PHOTO ABOVE: From “Cradle of Kleptocracy” by Madara Mason
I CONTAIN MULTITUDES – Madara Mason is an eclectic artist. Her work combines paper, beads, found objects, dressmaking patterns, grant rejections, prescription labels, block prints, magazine and book cutouts, and traditional media like acrylic paint and ink. Born and raised in the South, Mason moved to Alaska in 1994 and began painting the animals and plants she found in her backyard. Her work is featured through July 2018 in the Café Gallery at the UA Museum of the North.
Is there a theme to the artworks that you selected for this show? So many artists have made powerful political statements regarding women’s work, and I don’t feel I need to repeat those statements. But by the same token, in rejecting that emphasis, I might ALSO be guilty of rejecting women’s work as irrelevant. The traditions I allude to in my work are more meaningful than the generic label of women’s work: the reuse of old materials, mending the broken, using patterns to bind a community through the use of shared imagery, and constructing objects that carry the memories of a family or individual.

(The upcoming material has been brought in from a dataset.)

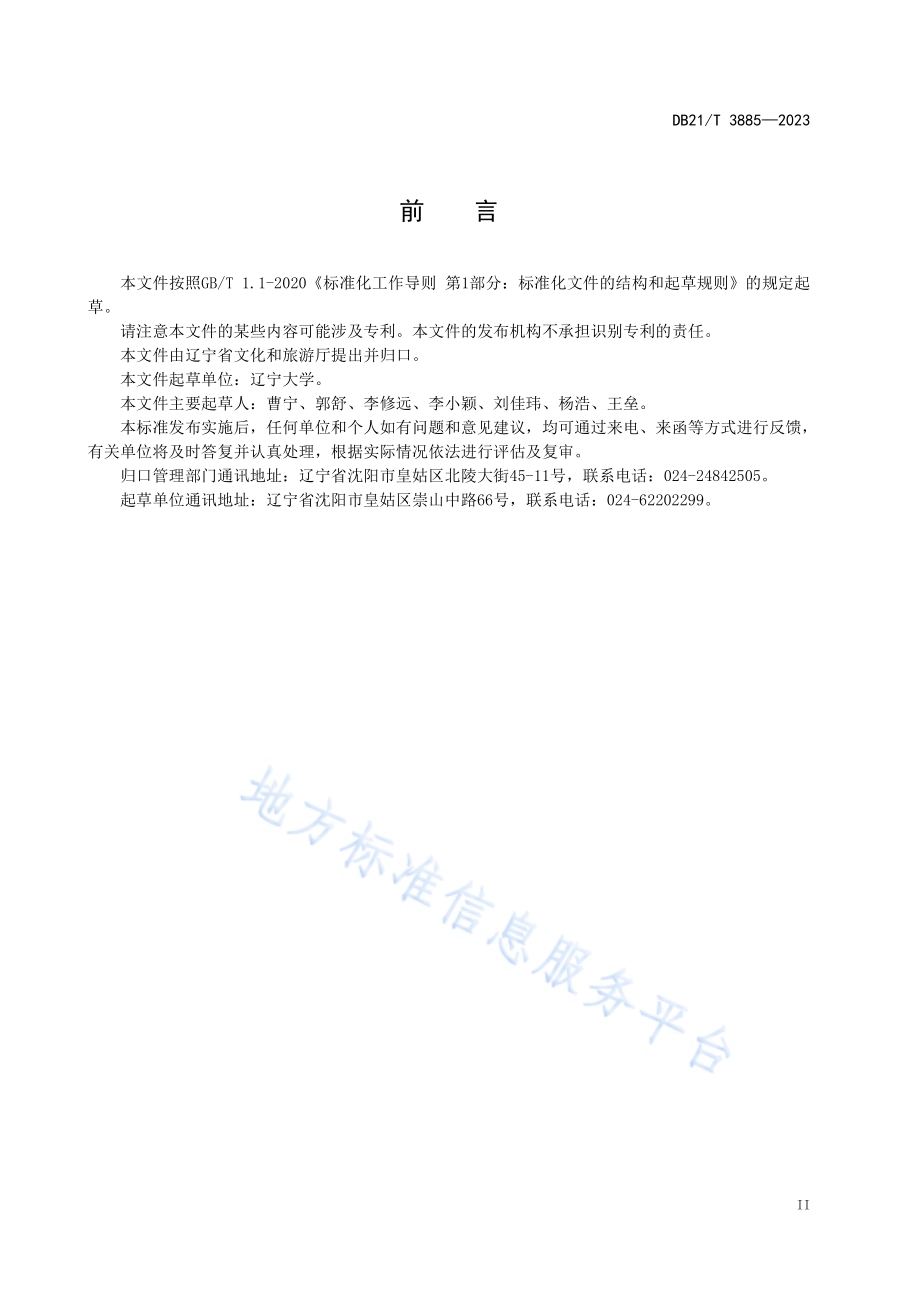 乡村旅游服务规范DB21／T 3885-2023.pdf_第4页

I also think there’s an element of landscape and flora and fauna in these works that I’m hoping won’t be overlooked. Landscapes are so often tidy recreations of a singular individual’s (often romanticized) perspective. In my experience nature isn’t tidy at all and it changes constantly, especially the landscapes you find in Fairbanks and the surrounding areas, which are often as urban as they are wild. You can’t really go on a hike or a walk or a kayak trip without coming across bits of wrappers, labels, odd trinkets with no clear purpose, pieces of tools or cars, remnants of junk mail, and the remains of the pipeline industry. Most of these paintings are my attempt to reconcile that detritus of urban life with the wild, organic forms that spring up inside of it and all around it, which would be a more honest vision of my local landscape as I see it.
I guess I’m trying to hone in on the realities of all these multiple landscapes, multiple identities, multiple perspectives, and multiple methods of constructing a work of art. There’s a voice in American culture right now asking me to define myself as one thing: one race, one origin, one gender, one religion, one nationality, one political party. This is my refusal to define myself and my world in such singular terms. Like Whitman said, “I contain multitudes” and those multitudes sometimes contradict one another.